Terremoto

El periodista y el terremoto

Textos y Contextos
El periodista en la catástrofe y la conciencia del dolor en el Otro
Por: Miguel Alejandro Rivera
Hoy más que nunca lo importante es apoyar a quienes lo perdieron todo luego del sismo del 19 de septiembre que afectó a la Ciudad de México y a los estados de Morelos, Puebla, Guerrero, Chiapas y Oaxaca; sin embargo, es inevitable sentirse en conflicto uno mismo, con todos, con el mundo; replantear nuestro papel en la sociedad.
Luego de saber que decenas de edificios cayeron en la capital del país, cientos de personas acudieron a los lugares de desastre para apoyar con picos, palas, mazos o para alimentar a aquellos que golpe tras golpe intentaban abrir camino entre las ruinas con la esperanza de salvar algunas vidas. No importó la edad, no importó el estrato social, no importó más que saber que algo hacías para levantar a la ciudad del desastre.
De pronto a algunos se les ocurría sacar fotografías o video con el celular, incluso alguna selfie, y claro, quienes sudaban levantando piedras y rascando entre los escombros tachaban el acto como morboso e imprudente. ¿Entonces como periodista para qué sirves en esos momentos?
No es tiempo para el morbo, no hay cabida para el protagonismo; hoy incluso los periodistas, los fotógrafos, deben entender que su fuente es alguien que se tambalea entre la vida y la muerte y que si no levantan una piedra para rescatarlo, entonces su presencia ahí es inútil. Es momento de comprender que si no eres médico, arquitecto o rescatista profesional, te has convertido en una máquina de carga; lo que en ahora sirve es tu fuerza, tu ingenio, tu capacidad física, nada más.
Junto al edificio en ruinas en Bolívar y Chimalpopoca hay una escuela, la “Simón Bolívar”. Quedó en pie pero no salió ilesa: se ven muros descuadrados y escaleras de emergencia que apenas se sostienen de los pasillos; sin embargo, en el primer piso hay personas que sólo miran cómo decenas de seres humanos trabajan sobre las ruinas de una fábrica textil bajo la cual hay esperanza de vida.
Alguien lo nota, se sabe que la escuela podría colapsar también, y los más reacios a bajar son los fotógrafos de algunos medios de comunicación. La gente los observa desde abajo con disgusto: “pinches morbosos”, dice alguien por ahí. Personal de la delegación los invita a descender: “Es que estamos haciendo nuestro trabajo, déjenos trabajar. Ustedes están haciendo su trabajo, déjenos a nosotros hacer el nuestro”, dice uno de los fotógrafos, a lo que alguien le responde: “Mi trabajo no es levantar cascajo pero aquí estoy, deberían ayudar”.

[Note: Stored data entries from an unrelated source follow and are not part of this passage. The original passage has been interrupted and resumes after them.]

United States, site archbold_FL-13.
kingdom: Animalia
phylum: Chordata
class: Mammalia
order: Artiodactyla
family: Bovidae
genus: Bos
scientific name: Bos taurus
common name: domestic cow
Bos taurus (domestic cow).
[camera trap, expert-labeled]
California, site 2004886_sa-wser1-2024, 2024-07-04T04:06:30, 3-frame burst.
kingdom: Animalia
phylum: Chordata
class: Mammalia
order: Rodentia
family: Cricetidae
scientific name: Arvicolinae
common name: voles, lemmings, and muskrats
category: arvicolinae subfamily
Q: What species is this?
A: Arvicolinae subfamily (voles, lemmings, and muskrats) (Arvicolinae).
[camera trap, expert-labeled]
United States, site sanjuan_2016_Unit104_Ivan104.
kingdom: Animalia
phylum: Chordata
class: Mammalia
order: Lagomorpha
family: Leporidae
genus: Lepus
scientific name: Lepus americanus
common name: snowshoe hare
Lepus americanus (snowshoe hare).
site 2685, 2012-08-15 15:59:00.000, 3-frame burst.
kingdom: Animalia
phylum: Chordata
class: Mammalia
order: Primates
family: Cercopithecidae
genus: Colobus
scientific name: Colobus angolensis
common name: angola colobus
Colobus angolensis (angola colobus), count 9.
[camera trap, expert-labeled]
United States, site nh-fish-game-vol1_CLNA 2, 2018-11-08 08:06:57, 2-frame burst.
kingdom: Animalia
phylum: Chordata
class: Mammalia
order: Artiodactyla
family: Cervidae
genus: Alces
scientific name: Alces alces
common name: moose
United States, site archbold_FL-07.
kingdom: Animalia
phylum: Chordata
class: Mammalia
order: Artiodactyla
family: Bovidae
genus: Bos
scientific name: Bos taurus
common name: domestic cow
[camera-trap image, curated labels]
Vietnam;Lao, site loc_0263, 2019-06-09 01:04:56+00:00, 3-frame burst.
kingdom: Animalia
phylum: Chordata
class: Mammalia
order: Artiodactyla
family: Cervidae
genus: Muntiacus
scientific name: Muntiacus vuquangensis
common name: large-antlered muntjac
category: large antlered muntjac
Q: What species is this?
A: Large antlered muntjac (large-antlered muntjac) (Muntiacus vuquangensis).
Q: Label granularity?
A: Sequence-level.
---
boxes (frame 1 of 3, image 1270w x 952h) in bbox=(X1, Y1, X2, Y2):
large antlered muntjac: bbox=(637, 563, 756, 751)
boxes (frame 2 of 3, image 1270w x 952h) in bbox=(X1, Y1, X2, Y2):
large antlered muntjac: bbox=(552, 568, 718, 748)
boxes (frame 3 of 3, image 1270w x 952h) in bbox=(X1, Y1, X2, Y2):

¿Cómo ejercer el periodismo en un momento en el que el reportero sólo se limita a observar la lucha de la sociedad por rescatar a quienes se tambalean entre la vida y la muerte bajo las ruinas de un edificio?, ¿es entendible que la gente se moleste con fotógrafos y reporteros?, peor aún, ¿qué pasa cuando empresas como Televisa inflan el rumor de una sobreviviente sólo porque es una niña que enternece a la sociedad? Curiosamente, cuando la Marina afirmó que la mujer con vida bajo la escuela Enrique Rébsamen era una señora de intendencia, la cobertura del evento dejó de ser prioridad para la televisora.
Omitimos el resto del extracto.